*Short exercise*
Copy out, word for word, everything from the line containing "At what depth" down to the end of the data.

#####

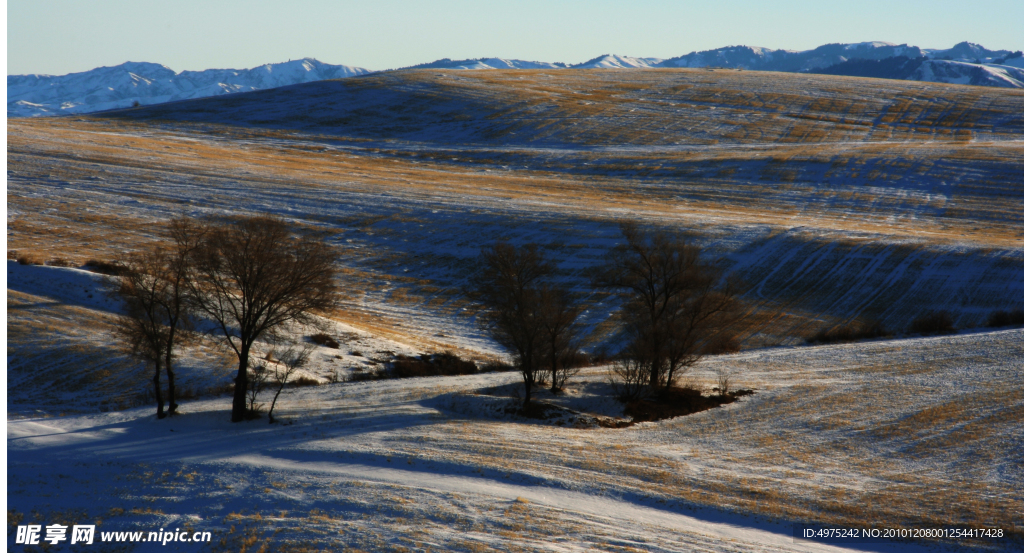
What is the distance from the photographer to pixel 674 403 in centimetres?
3191

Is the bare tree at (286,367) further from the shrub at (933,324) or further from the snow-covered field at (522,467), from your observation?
the shrub at (933,324)

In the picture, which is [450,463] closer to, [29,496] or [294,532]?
[294,532]

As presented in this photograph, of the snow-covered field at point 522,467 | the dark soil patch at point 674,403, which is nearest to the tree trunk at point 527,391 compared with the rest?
the snow-covered field at point 522,467

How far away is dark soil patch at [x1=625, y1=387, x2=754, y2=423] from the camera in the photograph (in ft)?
100

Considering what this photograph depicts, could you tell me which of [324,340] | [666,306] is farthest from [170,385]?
[666,306]

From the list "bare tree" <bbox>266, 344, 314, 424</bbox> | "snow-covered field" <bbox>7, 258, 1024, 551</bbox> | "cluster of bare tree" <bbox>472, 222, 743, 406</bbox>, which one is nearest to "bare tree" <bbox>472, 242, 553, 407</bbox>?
"cluster of bare tree" <bbox>472, 222, 743, 406</bbox>

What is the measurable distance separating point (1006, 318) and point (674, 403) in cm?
2572

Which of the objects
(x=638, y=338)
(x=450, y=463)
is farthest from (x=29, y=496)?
(x=638, y=338)

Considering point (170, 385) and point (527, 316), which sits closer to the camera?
point (170, 385)

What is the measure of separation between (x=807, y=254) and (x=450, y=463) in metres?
39.7

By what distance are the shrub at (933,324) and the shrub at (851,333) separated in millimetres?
1855

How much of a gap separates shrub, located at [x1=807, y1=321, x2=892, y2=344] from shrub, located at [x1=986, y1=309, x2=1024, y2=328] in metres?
6.44

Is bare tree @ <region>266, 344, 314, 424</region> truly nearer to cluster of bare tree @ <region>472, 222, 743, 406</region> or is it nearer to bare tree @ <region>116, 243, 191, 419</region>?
bare tree @ <region>116, 243, 191, 419</region>

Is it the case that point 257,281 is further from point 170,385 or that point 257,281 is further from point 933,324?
point 933,324
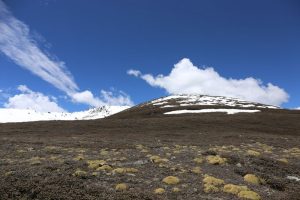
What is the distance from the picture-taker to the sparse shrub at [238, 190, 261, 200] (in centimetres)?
1955

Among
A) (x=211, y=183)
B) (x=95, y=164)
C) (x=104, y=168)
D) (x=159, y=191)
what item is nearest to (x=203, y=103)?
(x=95, y=164)

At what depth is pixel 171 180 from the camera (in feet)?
71.9

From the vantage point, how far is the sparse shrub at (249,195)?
1955 centimetres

#####

*Task answer*
At what depth is pixel 171 180 from the camera (in feet)?
71.9

From the vantage point, how far is the sparse shrub at (249,195)?
1955 centimetres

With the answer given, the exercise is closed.